▶ _EXERCISE REQUIREMENTS_:
1/ In the text below on Rorty's review, rewrite the paragraph beginning "If you dislike the ways of discussing moral choices" as a short list that keeps its main facts.
2/ Using the text below on Rorty's review, explain in one to three sentences why Rorty condemns some cultures and people, according to Penny McCarthy's letter, and what the letter says this implies.

In a flattened world
Richard Rorty
- The Ethics of Authenticity by Charles Taylor
Harvard, 142 pp, £13.95, November 1992, ISBN 0 674 26863 6
If you dislike the ways of discussing moral choices prevalent among the chattering classes of northern California, you will probably agree with Christopher Lasch that theirs is a culture of narcissism. If you rather admire these people’s attitudes and way of life, you may describe it as a culture of tolerance. If you have mixed feelings, you might settle for the description Charles Taylor suggests: it is a culture of authenticity.
Letters
Vol. 15 No. 10 · 27 May 1993
From Penny McCarthy
Richard Rorty’s review of Charles Taylor’s The Ethics of Authenticity (LRB, 8 April) is a heartening example of the virtues of his own ethic – of dialogue, of being open to persuasion by the argumentation of others with whom one only partially agrees. But it still leaves some anomalies in the ‘anti-metaphysical’ position which should worry those who have no wish to rejoin the metaphysicians. First, what is to be the content of the dialogue? Are we not to use so-called ‘universalising’ terms such as ‘better’, ‘fairer’? Rorty uses them: he uses ‘vicious’, ‘stupid’, ‘no damn good’. But all that his system should really allow, if no appeal is to be made to human nature, only to history, is the equivalent of ‘try it this way because it seems to me this is where we are at, historically speaking.’ The reason Rorty condemns some cultures and people is that they cause too much pain. Surely this is to ground ethics in reason and human nature, or, at least, to ground certain minimal standards (no torture and so on). Admittedly it will not take one much further: for differentiating good and bad societies beyond that, something like the retrospective validation he advocates in Contingency, Irony and Solidarity will be needed.

▶ _EXTRACTED MATERIAL_:
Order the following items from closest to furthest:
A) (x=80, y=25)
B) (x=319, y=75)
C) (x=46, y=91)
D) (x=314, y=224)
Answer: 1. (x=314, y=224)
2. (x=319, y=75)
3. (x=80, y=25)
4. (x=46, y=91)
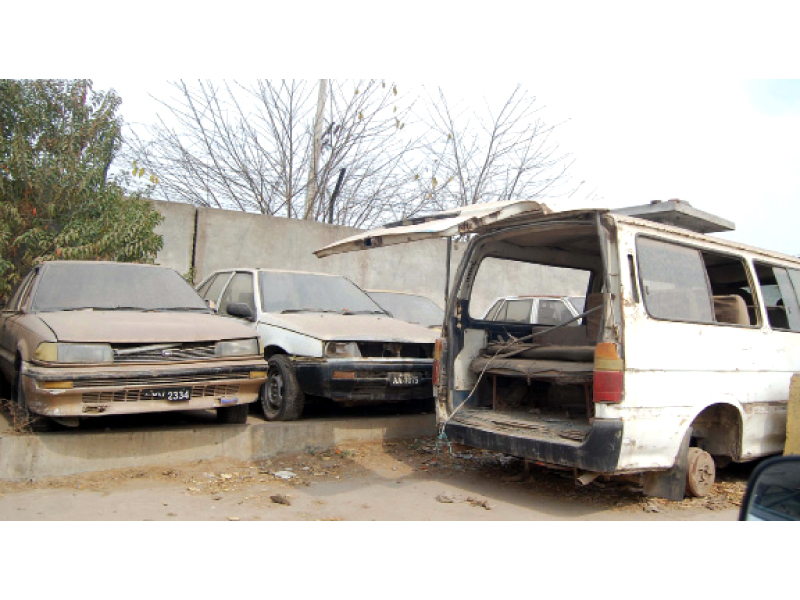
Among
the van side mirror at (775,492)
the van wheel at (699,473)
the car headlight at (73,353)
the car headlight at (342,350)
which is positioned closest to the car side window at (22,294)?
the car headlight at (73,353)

--

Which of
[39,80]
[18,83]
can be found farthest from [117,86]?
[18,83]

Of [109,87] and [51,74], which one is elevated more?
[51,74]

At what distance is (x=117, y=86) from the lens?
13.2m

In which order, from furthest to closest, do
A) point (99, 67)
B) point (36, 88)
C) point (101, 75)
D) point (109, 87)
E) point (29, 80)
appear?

▶ _SOLUTIONS TO EACH TASK_:
1/
Three ways to describe the culture of the chattering classes of northern California, depending on how you view them:
- If you dislike their ways of discussing moral choices, you will probably agree with Christopher Lasch that theirs is a culture of narcissism.
- If you admire their attitudes and way of life, you may call it a culture of tolerance.
- If you have mixed feelings, you might accept Charles Taylor's description of it as a culture of authenticity.

2/ Rorty condemns some cultures and people because they cause too much pain. The letter argues that this grounds ethics in reason and human nature, or at least grounds certain minimal standards, such as no torture.